El expresidente Gustavo Petro informó que radicó una denuncia ante la Corte Penal Internacional (CPI) contra el presidente Abelardo de la Espriella. Según él mismo, el documento se presentó el 7 de agosto, el mismo día en que concluyó su mandato al frente de la Casa de Nariño. La acusación se centra en una presunta persecución política dirigida desde el nuevo Ejecutivo.
La denuncia señala que el nuevo Gobierno estaría adelantando acciones orientadas a perseguir a exfuncionarios, dirigentes y movimientos cercanos a la administración saliente. Para Petro, esos actos podrían configurar delitos contemplados en el Estatuto de Roma, el tratado internacional que rige el funcionamiento de la CPI y que Colombia ratificó en 2002.
La Corte Penal Internacional, con sede en La Haya, es el tribunal de última instancia para juzgar a personas por genocidio, crímenes de lesa humanidad, crímenes de guerra y el delito de agresión. Solo actúa cuando los sistemas judiciales nacionales no pueden o no quieren hacerlo. Hasta el momento, Colombia tiene abiertos varios expedientes ante ese tribunal, entre ellos el relativo a la situación nacional conocida como "Caso Colombia".

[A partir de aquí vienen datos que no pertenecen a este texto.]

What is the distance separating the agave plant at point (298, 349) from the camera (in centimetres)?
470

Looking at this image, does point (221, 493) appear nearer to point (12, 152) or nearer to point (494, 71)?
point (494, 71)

El recurso se suma a otros pronunciamientos del exmandatario en los que ha alertado sobre lo que considera una ruptura institucional tras el cambio de gobierno. Sectores cercanos a Petro sostienen que la denuncia busca blindar políticamente a su movimiento y advertir sobre eventuales investigaciones que, a su juicio, tendrían motivación retaliativa.
Desde el Gobierno de Abelardo de la Espriella no se ha emitido, hasta ahora, una respuesta oficial sobre el contenido específico de la denuncia. Voceros del Ejecutivo se han limitado a calificar las afirmaciones del exmandatario como parte de una estrategia de defensa política y a reiterar que todas las decisiones del nuevo gobierno se enmarcan en la Constitución y la ley.
En el plano jurídico, una denuncia ante la CPI no implica una investigación automática. La Fiscalía de ese tribunal debe evaluar si la solicitud cumple los requisitos de admisibilidad, gravedad y complementariedad. Si se admite, podría abrirse un examen preliminar sobre la conducta denunciada, un paso previo a cualquier imputación formal.
La movida tiene repercusiones internas y externas. Internamente, reaviva el debate sobre la independencia judicial y el uso de los tribunales internacionales como herramienta política. Externamente, ubica al nuevo Gobierno ante un escenario diplomático complejo, pues debe responder ante un organismo al que Colombia está vinculado como Estado parte del Estatuto de Roma.
Por ahora, el expediente se encuentra en fase inicial. La Corte Penal Internacional no se ha pronunciado públicamente sobre la denuncia. Lo que sigue es esperar la decisión de la Fiscalía del tribunal sobre si inicia un examen preliminar o si la solicitud no supera los filtros de admisibilidad establecidos en el Estatuto de Roma.